• **Fragmento de origen**
**********
Durante décadas, nuestra economía estuvo semicerrada a las inversiones y productos extranjeros. Los mexicanos fuimos obligados a consumir productos caros de inferior calidad que los que podían obtenerse en Estados Unidos, Canadá, Europa o Japón pero, eso sí, muy mal hechos en México.
Desde mediados de la década de los sesentas los protegidos empresarios del país y sus protectores, los políticos, empezaron a debatir sobre los pros y contras de abrir la cerrada y proteccionista economía mexicano a las inversiones y productos extranjeros. Cuando, por fin, México firmó su adhesión al Acuerdo General de Aranceles y Comercio (GATT por sus siglas en inglés) el 25 de julio de 1986, otros 91 países se le habían adelantado en ingresar a la organización que en 1995 se transformó en la Organización Mundial del Comercio (OMC o WTO por sus siglas en inglés).
Durante los años del proteccionismo el país se llenó de empresarios que no sabían como competir en calidad y precio contra sus colegas que realizaban sus negocios en economías más abiertas y competitivas. Por eso la entrada de México al GATT, primero, y a la zona económica que creó el Tratado de Libre Comercio de América del Norte (TLCAN), después, significó la quiebra de cientos de empresas y la virtual desaparición de diversos sectores agropecuarios, industriales y de servicios.
**********
[Listado de una fuente de datos]
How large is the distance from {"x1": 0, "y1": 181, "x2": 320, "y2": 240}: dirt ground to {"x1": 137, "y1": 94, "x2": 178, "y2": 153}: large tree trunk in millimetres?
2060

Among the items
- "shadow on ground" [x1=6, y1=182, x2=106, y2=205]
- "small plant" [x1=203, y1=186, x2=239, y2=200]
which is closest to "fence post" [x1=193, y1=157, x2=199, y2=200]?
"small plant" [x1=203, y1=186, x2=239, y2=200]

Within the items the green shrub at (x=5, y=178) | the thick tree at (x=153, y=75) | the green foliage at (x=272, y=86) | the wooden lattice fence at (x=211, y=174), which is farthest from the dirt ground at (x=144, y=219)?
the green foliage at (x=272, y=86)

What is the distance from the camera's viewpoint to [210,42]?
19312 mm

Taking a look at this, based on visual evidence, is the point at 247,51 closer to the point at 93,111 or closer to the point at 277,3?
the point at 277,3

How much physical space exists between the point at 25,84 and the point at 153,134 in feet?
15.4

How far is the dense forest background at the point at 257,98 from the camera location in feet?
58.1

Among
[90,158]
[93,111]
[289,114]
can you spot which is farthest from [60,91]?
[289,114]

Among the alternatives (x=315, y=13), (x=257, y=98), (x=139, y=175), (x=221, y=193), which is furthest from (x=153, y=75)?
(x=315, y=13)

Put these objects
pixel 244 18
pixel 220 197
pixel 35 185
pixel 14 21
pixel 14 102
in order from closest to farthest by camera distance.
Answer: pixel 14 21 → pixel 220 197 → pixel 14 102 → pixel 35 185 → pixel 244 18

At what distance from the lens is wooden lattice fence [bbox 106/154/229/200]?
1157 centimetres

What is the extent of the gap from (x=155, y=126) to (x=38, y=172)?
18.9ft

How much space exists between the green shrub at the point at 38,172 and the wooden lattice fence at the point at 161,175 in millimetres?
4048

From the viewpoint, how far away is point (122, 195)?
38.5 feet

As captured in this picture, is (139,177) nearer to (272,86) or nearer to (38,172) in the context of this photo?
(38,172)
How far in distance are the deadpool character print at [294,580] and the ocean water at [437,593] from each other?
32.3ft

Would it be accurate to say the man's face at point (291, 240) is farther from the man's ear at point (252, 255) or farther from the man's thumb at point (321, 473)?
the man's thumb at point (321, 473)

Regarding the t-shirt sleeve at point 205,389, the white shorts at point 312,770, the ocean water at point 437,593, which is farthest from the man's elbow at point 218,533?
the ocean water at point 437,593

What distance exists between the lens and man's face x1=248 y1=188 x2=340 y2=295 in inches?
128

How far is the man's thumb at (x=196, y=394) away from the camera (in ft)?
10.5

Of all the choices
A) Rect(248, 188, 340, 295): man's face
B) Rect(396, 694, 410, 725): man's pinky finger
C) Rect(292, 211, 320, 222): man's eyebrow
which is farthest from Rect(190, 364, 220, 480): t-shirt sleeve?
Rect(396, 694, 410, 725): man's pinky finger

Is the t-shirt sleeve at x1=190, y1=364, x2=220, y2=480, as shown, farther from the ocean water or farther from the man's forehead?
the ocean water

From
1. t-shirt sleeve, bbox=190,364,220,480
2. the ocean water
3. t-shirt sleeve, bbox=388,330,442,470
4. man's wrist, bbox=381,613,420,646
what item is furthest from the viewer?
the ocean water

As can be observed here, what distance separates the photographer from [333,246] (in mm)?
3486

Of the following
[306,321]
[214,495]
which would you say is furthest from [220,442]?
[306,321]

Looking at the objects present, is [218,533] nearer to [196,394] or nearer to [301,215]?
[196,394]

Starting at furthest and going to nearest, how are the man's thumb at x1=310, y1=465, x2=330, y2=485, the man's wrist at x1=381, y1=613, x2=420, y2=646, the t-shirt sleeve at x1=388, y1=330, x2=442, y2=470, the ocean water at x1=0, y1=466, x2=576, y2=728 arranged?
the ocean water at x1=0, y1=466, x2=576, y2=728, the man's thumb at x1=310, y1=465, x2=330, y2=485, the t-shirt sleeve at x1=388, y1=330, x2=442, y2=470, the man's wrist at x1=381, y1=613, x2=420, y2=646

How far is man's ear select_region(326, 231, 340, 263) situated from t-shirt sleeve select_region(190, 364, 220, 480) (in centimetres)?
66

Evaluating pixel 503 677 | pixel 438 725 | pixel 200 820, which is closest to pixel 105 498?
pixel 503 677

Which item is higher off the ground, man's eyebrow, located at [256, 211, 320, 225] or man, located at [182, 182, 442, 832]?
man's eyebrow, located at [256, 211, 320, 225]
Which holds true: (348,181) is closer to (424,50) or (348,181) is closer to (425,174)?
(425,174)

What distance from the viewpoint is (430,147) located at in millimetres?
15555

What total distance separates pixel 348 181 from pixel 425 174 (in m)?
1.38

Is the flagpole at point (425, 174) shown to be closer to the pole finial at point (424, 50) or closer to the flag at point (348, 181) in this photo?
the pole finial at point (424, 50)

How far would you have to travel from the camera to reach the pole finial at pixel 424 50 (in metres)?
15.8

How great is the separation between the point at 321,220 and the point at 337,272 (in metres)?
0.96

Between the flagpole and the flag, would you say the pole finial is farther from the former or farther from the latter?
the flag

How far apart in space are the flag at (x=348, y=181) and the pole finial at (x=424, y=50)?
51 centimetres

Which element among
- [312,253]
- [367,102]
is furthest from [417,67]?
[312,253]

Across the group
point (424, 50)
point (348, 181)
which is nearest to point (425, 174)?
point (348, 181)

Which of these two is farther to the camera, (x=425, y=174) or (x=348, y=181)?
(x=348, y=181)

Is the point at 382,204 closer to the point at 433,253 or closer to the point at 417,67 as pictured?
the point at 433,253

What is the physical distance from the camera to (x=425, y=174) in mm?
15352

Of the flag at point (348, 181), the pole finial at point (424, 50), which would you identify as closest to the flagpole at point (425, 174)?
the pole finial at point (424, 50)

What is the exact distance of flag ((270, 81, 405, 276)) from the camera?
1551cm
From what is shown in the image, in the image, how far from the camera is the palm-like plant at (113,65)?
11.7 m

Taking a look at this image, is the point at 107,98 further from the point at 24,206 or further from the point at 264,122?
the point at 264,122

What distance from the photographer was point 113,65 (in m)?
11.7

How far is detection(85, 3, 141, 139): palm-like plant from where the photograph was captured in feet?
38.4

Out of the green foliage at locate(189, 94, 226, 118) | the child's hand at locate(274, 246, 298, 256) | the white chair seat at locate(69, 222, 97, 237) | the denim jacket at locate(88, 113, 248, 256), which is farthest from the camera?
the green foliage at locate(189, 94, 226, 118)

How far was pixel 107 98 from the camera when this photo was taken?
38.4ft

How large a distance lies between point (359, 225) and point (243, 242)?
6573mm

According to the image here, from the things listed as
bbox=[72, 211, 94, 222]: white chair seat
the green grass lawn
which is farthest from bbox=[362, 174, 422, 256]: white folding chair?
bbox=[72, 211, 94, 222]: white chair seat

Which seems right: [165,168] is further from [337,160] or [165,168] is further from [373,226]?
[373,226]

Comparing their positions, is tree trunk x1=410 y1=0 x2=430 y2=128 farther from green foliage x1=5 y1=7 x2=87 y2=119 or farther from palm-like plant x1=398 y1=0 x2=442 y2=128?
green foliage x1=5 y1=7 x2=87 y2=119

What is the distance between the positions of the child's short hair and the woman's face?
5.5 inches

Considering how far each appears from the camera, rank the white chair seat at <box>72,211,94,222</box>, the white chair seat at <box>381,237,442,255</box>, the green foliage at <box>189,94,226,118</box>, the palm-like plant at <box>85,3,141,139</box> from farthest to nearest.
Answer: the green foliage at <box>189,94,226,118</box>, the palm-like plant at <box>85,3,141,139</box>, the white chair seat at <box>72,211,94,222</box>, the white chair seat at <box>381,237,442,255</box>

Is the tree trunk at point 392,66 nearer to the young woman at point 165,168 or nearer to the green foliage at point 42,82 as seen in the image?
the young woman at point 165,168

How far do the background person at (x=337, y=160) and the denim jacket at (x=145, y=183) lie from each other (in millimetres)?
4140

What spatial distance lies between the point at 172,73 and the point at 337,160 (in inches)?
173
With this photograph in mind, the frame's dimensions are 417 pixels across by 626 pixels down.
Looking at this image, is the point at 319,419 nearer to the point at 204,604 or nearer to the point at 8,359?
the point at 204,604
**********
• **Ejercicio breve A**
Transcribe sin cambios las líneas del listado que van desde la que contiene "Considering how far" hasta el final del listado, ambos extremos incluidos.
• **Ejercicio breve B**
Prosigue el texto sobre la apertura comercial de México a partir del punto donde se detiene.
El texto y el listado son materiales independientes entre sí.

• **Resultado A**
Considering how far each appears from the camera, rank the white chair seat at <box>72,211,94,222</box>, the white chair seat at <box>381,237,442,255</box>, the green foliage at <box>189,94,226,118</box>, the palm-like plant at <box>85,3,141,139</box> from farthest to nearest.
Answer: the green foliage at <box>189,94,226,118</box>, the palm-like plant at <box>85,3,141,139</box>, the white chair seat at <box>72,211,94,222</box>, the white chair seat at <box>381,237,442,255</box>

Is the tree trunk at point 392,66 nearer to the young woman at point 165,168 or nearer to the green foliage at point 42,82 as seen in the image?
the young woman at point 165,168

How far do the background person at (x=337, y=160) and the denim jacket at (x=145, y=183) lie from each other (in millimetres)?
4140

What spatial distance lies between the point at 172,73 and the point at 337,160 (in inches)?
173
With this photograph in mind, the frame's dimensions are 417 pixels across by 626 pixels down.
Looking at this image, is the point at 319,419 nearer to the point at 204,604 or nearer to the point at 8,359?
the point at 204,604

• **Resultado B**
Insertar a México en la economía global fue un proceso complicado que tal vez hubiera sido menos difícil si nuestros gobernantes hubieran actuado con más decisión, pensando en los intereses de todo el país y no solo los de un grupo de empresarios que gozaban de la protección de las leyes de la época.
Durante casi 20 años se debatió sobre la conveniencia de abrir la economía nacional a sabiendas de que eso era lo que finalmente debía hacerse. Postergar la apertura no le convino al país.
Lo mismo ocurrió en el caso del sector energético. Décadas de debate para finalmente aceptar lo inevitable: que una industria como la petrolera o eléctrica requiere de inversiones colosales para desarrollarse, de recursos que no tienen los gobiernos o los empresarios locales. En lo que a estas dos industrias se refiere, México también llegó tarde a la fiesta y ahora debe competir contra muchos otros países que hace años se abrieron a la inversión extranjera, pública o privada.
Y ahora, nuestros dirigentes políticos han decidido debatir un nuevo asunto: el del consumo de la mariguana. Ayer empezó en la Cámara de Diputados el debate organizado por el Congreso de la Unión y hoy arranca e, Cancún, Quintana Roo, el que convocó el gobierno federal a través de la Secretaría de Gobernación.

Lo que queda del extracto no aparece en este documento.